Task:
Retype every record below exactly as it is written.

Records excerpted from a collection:
═══
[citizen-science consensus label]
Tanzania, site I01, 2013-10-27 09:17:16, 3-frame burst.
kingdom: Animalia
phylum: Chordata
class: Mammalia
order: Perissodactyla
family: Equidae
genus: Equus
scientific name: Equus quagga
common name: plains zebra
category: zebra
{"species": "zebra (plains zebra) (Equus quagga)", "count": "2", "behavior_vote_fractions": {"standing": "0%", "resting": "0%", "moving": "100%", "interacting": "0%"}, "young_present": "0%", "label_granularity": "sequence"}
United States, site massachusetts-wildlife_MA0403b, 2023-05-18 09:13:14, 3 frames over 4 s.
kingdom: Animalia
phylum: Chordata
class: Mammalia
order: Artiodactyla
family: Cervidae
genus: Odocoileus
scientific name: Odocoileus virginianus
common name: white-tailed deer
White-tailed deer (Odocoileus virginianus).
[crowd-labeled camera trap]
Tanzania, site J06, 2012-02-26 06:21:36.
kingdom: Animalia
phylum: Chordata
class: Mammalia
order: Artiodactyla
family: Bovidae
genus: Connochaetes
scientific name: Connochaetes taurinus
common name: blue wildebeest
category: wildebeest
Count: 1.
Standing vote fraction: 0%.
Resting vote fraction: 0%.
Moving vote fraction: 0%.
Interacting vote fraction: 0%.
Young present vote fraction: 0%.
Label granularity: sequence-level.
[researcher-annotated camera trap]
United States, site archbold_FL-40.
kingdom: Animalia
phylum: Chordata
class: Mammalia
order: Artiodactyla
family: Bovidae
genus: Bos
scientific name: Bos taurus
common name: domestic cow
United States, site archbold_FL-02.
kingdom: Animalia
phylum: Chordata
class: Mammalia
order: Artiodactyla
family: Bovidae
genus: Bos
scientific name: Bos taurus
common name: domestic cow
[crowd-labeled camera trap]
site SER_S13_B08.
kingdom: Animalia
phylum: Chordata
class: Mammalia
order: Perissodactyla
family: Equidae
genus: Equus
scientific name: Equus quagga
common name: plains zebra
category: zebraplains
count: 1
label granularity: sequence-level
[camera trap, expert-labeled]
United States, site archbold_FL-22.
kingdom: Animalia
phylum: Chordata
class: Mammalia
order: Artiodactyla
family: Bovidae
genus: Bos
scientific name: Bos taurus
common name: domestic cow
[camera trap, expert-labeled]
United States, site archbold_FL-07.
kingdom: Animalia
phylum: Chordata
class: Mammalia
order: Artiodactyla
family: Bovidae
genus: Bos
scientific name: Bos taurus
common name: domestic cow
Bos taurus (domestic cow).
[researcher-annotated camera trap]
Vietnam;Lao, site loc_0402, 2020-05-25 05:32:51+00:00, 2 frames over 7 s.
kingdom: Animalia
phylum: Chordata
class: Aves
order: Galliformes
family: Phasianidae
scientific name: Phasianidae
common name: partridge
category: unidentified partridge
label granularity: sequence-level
═══
Solution for this exercise:
[citizen-science consensus label]
Tanzania, site I01, 2013-10-27 09:17:16, 3-frame burst.
kingdom: Animalia
phylum: Chordata
class: Mammalia
order: Perissodactyla
family: Equidae
genus: Equus
scientific name: Equus quagga
common name: plains zebra
category: zebra
{"species": "zebra (plains zebra) (Equus quagga)", "count": "2", "behavior_vote_fractions": {"standing": "0%", "resting": "0%", "moving": "100%", "interacting": "0%"}, "young_present": "0%", "label_granularity": "sequence"}
United States, site massachusetts-wildlife_MA0403b, 2023-05-18 09:13:14, 3 frames over 4 s.
kingdom: Animalia
phylum: Chordata
class: Mammalia
order: Artiodactyla
family: Cervidae
genus: Odocoileus
scientific name: Odocoileus virginianus
common name: white-tailed deer
White-tailed deer (Odocoileus virginianus).
[crowd-labeled camera trap]
Tanzania, site J06, 2012-02-26 06:21:36.
kingdom: Animalia
phylum: Chordata
class: Mammalia
order: Artiodactyla
family: Bovidae
genus: Connochaetes
scientific name: Connochaetes taurinus
common name: blue wildebeest
category: wildebeest
Count: 1.
Standing vote fraction: 0%.
Resting vote fraction: 0%.
Moving vote fraction: 0%.
Interacting vote fraction: 0%.
Young present vote fraction: 0%.
Label granularity: sequence-level.
[researcher-annotated camera trap]
United States, site archbold_FL-40.
kingdom: Animalia
phylum: Chordata
class: Mammalia
order: Artiodactyla
family: Bovidae
genus: Bos
scientific name: Bos taurus
common name: domestic cow
United States, site archbold_FL-02.
kingdom: Animalia
phylum: Chordata
class: Mammalia
order: Artiodactyla
family: Bovidae
genus: Bos
scientific name: Bos taurus
common name: domestic cow
[crowd-labeled camera trap]
site SER_S13_B08.
kingdom: Animalia
phylum: Chordata
class: Mammalia
order: Perissodactyla
family: Equidae
genus: Equus
scientific name: Equus quagga
common name: plains zebra
category: zebraplains
count: 1
label granularity: sequence-level
[camera trap, expert-labeled]
United States, site archbold_FL-22.
kingdom: Animalia
phylum: Chordata
class: Mammalia
order: Artiodactyla
family: Bovidae
genus: Bos
scientific name: Bos taurus
common name: domestic cow
[camera trap, expert-labeled]
United States, site archbold_FL-07.
kingdom: Animalia
phylum: Chordata
class: Mammalia
order: Artiodactyla
family: Bovidae
genus: Bos
scientific name: Bos taurus
common name: domestic cow
Bos taurus (domestic cow).
[researcher-annotated camera trap]
Vietnam;Lao, site loc_0402, 2020-05-25 05:32:51+00:00, 2 frames over 7 s.
kingdom: Animalia
phylum: Chordata
class: Aves
order: Galliformes
family: Phasianidae
scientific name: Phasianidae
common name: partridge
category: unidentified partridge
label granularity: sequence-level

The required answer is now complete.